BEGIN Supplied records

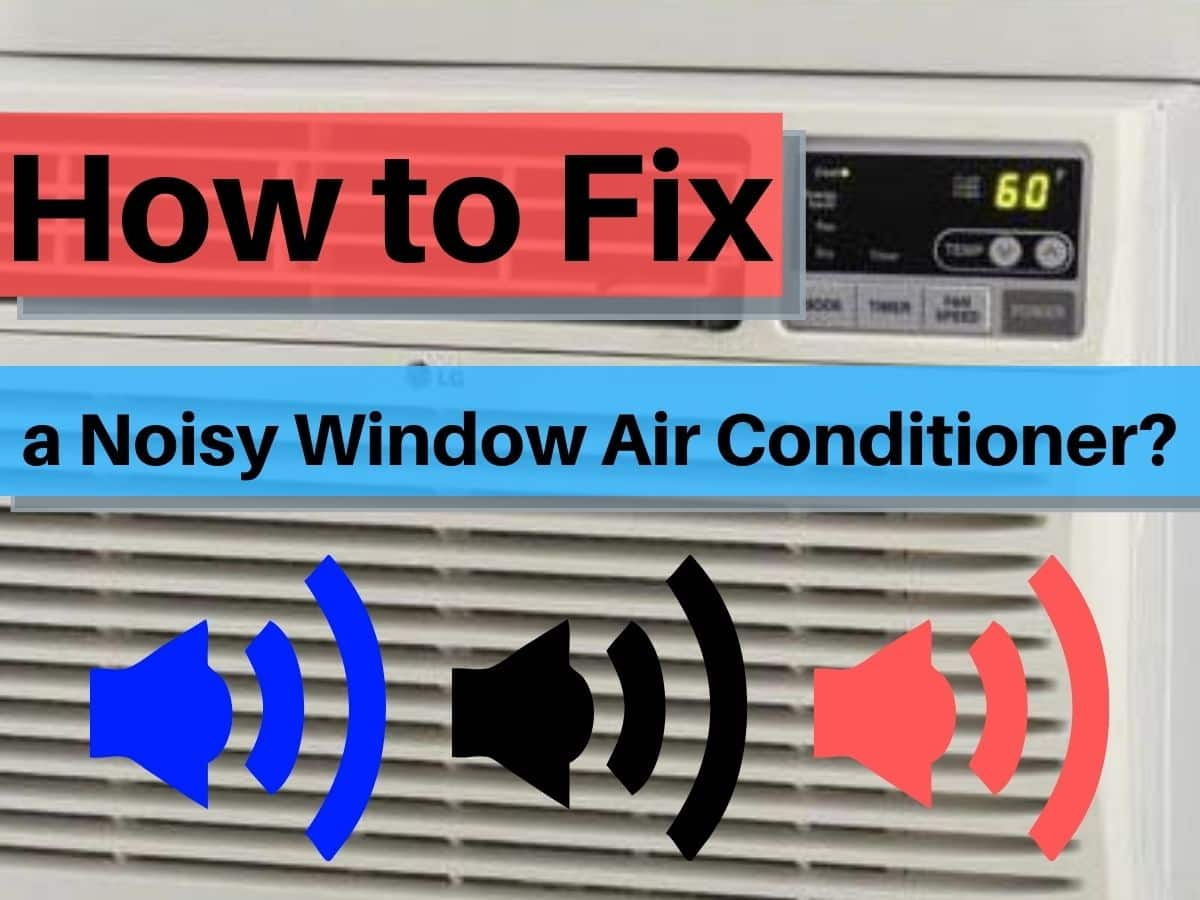 How to Fix a Noisy Window Air Conditioner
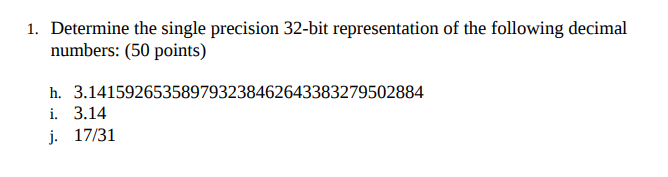 Determine the single precision 32-bit representation of the folowing decimal numbers: (50 points) 1. h. 3.1415926535897932384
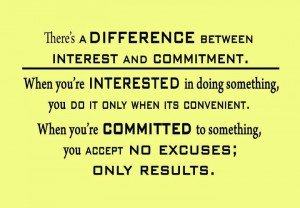 There's a difference between interest and commitment. When you're interested in doing something, you do it only when it's convenient. When you're committed ...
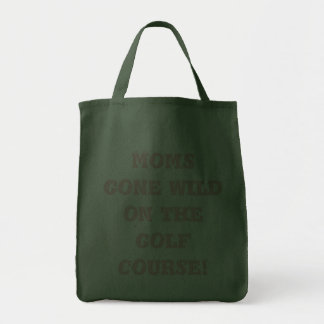 Moms gone wild on the golf course! grocery tote bag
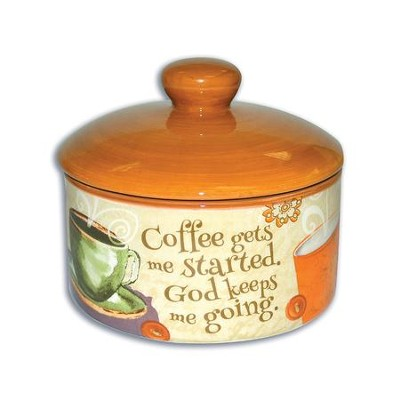 Coffee Gets Me Started, God Keeps Me Going Sugar Bowl  -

END Supplied records

Task details: Copy the data exactly. Pictures do not belong in the copy.

Result of this task:
 How to Fix a Noisy Window Air Conditioner
 Determine the single precision 32-bit representation of the folowing decimal numbers: (50 points) 1. h. 3.1415926535897932384
 There's a difference between interest and commitment. When you're interested in doing something, you do it only when it's convenient. When you're committed ...
 Moms gone wild on the golf course! grocery tote bag
 Coffee Gets Me Started, God Keeps Me Going Sugar Bowl  -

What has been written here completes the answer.